Global mobile commerce is now a huge 34% of all e-commerce transactions worldwide and is predicted to grow 31% in 2017. That’s over 200% faster than the growth of the entire e-commerce market.
That’s why we can no longer talk about mobile commerce as being a part of e-commerce. Instead, we must distinguish between online retail and an app commerce industry that is estimated to be worth more than £40 billion – writes Dennis Jones, CEO of Judopay.
Since the release of the iPhone 2.0 in 2008, and with it the dawn of the App Store, the promises of app commerce have spawned hundreds of businesses, attracted billions in venture investment, and provided great fodder for business predictions from many, including me.
We’ve noted that the mobile revolution has the capacity to fundamentally change the way we engage in commerce – that moving decision making closer to consumer impulse will lead to more sales. The way to do this is to take advantage of the super computers in our pockets.
I am, of course, speaking of app commerce – not mobile (or m-) commerce – because it is apps that have the power to truly change not only the path to purchase, but also how businesses interact with their most loyal customers.
In the 12 months to June 2016, more than half of all Americans (55%) with a smartphone and a debit card engaged with app commerce, up from 23% in mid-2015, according to consultancy First Annapolis. Many will have booked an Uber or an overnight stay with Airbnb; others will have changed the way they interact with the high-street brands which have been quick to adapt to this app-happy user base.
Starbucks, for example, now has over 20% of all its transactions going through its apps. In the U.S., Chick-fil-A was the number one app in the App Store for weeks. Dominos has gained a significant competitive edge over arch rival Pizza Hut because of its leadership in app commerce and Dunkin’ Donuts has chased after Starbucks with mobile ordering from the start.
In the year ahead, these and other trailblazers will disrupt more and more verticals. Much like Amazon expanded away from books, Uber has now expanded into Uber Eats. In the UK, incumbents are moving quickly to respond – in the taxi industry alone, large players have developed their own Uber-style apps and are successfully defending their market share These businesses are showcasing what’s to come for many other verticals, from food to ticketing and proving that British businesses can adapt and innovate like the leading American firms.
The businesses that are already experimenting with app commerce and learning from their customers are likely to stay ahead of the curve in 2017. But many have never had a digital business line (like fast food) and do not have the organisational structure or talent to deliver high quality consumer experiences – as a result, they are being too slow or apprehensive to invest in apps. Furthermore, industries across all verticals need to resolve severe shortages of developers and designers that really understand app commerce.

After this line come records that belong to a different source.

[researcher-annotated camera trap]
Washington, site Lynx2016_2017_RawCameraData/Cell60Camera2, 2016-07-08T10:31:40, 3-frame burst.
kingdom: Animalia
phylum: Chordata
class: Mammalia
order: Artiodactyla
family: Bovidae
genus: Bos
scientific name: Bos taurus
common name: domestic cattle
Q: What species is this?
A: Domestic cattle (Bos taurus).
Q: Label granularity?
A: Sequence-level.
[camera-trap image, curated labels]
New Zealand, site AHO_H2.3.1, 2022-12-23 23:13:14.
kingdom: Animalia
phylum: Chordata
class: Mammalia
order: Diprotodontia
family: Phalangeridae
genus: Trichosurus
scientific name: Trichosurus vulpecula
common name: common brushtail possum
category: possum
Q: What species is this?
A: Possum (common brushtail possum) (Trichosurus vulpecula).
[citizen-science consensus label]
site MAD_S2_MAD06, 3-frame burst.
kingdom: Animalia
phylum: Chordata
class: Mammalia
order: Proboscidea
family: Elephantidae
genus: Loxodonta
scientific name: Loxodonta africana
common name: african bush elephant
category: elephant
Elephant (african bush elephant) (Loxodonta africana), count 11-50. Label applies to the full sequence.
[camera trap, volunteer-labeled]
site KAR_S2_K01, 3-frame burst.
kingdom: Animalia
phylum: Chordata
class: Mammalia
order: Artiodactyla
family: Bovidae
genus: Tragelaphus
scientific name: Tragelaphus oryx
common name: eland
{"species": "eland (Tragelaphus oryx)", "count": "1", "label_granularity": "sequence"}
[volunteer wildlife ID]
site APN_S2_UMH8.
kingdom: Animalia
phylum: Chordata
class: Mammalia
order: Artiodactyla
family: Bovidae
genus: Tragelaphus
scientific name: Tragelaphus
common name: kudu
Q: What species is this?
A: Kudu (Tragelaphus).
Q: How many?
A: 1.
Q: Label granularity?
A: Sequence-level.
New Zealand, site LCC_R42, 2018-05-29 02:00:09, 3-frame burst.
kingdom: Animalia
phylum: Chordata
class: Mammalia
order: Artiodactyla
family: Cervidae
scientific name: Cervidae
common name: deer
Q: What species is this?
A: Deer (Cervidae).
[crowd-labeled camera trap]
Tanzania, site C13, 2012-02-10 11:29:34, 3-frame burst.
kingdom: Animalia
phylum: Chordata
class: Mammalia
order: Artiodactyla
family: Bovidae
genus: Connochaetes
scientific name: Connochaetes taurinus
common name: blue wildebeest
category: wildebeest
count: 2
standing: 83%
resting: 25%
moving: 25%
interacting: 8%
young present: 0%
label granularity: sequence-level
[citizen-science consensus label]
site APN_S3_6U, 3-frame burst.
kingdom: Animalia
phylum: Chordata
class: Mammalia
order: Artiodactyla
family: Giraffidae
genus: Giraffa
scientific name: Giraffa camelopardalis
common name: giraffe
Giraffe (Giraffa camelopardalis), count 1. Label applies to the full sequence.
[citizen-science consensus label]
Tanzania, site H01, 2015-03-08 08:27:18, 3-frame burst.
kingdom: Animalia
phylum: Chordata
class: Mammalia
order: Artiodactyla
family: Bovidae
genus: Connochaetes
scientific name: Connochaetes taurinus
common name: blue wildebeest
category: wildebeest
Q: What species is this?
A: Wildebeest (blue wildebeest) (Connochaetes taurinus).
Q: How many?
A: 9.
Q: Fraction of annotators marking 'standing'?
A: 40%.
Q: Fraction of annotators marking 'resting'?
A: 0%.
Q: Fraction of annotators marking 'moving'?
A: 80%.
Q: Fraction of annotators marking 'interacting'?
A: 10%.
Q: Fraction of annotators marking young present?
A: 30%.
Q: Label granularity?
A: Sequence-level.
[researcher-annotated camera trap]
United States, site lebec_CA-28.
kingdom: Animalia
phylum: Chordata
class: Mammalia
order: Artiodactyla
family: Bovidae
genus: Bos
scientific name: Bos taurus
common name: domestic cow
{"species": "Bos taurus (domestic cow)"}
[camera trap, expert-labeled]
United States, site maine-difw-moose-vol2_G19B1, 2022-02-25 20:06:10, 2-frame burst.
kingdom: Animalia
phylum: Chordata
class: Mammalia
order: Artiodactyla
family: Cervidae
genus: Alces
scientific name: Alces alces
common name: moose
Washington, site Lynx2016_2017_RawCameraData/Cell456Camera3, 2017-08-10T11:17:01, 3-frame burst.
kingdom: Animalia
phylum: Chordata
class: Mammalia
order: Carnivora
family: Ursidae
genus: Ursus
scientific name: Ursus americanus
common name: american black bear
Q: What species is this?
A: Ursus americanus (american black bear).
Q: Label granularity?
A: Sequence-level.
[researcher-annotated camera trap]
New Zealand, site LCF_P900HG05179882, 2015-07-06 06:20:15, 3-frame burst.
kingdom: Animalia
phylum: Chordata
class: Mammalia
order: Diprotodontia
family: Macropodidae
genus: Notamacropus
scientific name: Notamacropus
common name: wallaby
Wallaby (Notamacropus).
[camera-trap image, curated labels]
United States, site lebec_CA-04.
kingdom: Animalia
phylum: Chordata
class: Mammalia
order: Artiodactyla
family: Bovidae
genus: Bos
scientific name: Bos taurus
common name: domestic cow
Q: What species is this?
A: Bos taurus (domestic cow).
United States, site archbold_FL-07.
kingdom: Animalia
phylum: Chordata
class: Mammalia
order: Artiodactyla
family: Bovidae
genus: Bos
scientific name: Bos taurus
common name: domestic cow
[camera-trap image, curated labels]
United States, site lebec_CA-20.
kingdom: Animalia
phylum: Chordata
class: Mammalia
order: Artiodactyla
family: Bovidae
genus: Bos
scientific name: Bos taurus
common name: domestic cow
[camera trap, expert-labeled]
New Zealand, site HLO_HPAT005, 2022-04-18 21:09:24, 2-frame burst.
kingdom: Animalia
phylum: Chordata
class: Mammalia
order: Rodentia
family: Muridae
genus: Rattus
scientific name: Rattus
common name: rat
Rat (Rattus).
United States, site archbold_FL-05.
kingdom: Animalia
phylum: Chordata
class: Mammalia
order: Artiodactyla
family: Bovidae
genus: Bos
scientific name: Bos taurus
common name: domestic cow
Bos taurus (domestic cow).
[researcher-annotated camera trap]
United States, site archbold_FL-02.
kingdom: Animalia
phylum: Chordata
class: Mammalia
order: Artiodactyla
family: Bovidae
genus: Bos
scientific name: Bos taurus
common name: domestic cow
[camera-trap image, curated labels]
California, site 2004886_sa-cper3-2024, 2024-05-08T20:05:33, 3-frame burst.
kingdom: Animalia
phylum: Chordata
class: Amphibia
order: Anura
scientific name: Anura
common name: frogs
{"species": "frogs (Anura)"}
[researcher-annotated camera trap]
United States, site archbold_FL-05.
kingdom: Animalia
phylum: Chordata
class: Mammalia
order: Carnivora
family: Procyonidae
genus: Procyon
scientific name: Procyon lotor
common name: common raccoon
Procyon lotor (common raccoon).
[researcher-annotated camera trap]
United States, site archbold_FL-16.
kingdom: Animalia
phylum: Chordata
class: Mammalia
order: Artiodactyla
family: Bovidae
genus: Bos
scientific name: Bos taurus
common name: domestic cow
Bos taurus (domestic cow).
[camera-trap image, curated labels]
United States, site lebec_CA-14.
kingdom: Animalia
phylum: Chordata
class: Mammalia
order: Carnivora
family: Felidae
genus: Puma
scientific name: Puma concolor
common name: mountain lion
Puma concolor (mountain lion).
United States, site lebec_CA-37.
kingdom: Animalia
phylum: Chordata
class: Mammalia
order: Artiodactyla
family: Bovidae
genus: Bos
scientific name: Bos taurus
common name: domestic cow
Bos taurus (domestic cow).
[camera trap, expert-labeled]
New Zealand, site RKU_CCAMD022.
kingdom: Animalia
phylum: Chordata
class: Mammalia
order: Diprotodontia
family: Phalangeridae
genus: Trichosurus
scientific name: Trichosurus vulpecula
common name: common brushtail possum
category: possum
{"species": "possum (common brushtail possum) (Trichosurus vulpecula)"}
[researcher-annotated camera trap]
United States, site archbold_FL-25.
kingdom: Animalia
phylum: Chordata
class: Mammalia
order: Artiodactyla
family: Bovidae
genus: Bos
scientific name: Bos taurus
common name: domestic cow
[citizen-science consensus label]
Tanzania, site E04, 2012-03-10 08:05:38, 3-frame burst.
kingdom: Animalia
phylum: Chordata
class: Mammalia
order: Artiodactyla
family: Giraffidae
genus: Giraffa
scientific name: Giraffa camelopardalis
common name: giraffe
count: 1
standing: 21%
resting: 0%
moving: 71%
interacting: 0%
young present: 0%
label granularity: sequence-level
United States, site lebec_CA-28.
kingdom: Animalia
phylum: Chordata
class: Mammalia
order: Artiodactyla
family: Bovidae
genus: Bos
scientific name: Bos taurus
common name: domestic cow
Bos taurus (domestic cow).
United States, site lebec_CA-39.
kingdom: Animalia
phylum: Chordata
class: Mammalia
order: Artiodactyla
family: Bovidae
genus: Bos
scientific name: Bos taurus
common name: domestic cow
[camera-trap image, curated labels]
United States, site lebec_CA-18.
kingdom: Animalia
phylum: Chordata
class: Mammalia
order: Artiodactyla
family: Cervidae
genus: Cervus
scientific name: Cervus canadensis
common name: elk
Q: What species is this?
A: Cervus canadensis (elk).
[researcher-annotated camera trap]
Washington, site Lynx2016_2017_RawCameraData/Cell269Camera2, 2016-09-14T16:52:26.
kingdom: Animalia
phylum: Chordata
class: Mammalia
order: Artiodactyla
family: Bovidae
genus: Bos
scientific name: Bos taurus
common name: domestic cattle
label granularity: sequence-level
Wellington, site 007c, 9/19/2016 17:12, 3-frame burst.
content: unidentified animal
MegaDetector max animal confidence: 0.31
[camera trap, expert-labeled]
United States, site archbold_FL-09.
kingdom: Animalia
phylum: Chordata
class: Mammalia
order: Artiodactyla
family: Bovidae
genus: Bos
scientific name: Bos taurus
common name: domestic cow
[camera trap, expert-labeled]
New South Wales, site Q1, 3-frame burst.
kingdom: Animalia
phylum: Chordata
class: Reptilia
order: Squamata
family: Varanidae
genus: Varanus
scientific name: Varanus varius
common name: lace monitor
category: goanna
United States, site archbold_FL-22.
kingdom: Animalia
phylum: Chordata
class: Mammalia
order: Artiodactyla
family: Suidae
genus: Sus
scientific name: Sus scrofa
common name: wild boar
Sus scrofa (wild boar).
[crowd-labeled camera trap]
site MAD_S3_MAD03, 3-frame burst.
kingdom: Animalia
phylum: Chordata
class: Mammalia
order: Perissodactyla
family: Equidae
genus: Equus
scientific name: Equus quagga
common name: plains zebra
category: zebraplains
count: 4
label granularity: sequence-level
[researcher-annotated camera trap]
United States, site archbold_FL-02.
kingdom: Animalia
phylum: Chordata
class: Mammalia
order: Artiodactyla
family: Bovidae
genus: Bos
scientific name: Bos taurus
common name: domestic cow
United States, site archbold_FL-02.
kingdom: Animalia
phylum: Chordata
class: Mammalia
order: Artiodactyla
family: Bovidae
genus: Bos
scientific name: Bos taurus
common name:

Additionally, many companies are outsourcing the production and management of their apps to third parties, as they did with e-commerce, therefore foregoing huge opportunities to learn. Those that do try to build in-house should budget for the learning cycles, to avoid being too quick to call apps a failure if they don’t get it perfect the first time.
Currently, too many businesses are putting the CTO in charge of apps and CFOs are making payment decisions based on a card present world. The winners in 2017 will be those brands who are hiring and empowering Chief Digital Officers and customer experience executives. The status quo will not work. Radical change in structure and investment in alternative personnel is now essential.
When it comes to payments, businesses that work with specialist providers and mimic the experiences of the trailblazers will also see more success in the year ahead.
If you’re questioning how big app commerce can be, take fast food as a simple example. The name gives a clear indication of what people want: food, fast. Would you prefer to wait in a ten-person line or tap your smartphone a few times before arriving to collect your order? McDonalds has recognized this and now plans to roll out a mobile order-and-pay service in key markets over the coming year.
Fast food in the US alone is a $200billion market. The taxi market is $100billion+ globally. Trains, buses, gas, groceries, convenience stores… the list of target verticals is long, even when limiting to those that are more or less ‘new to digital’.
Businesses and service providers need to take note – app commerce is here and in 2017 it will take-off in a big way.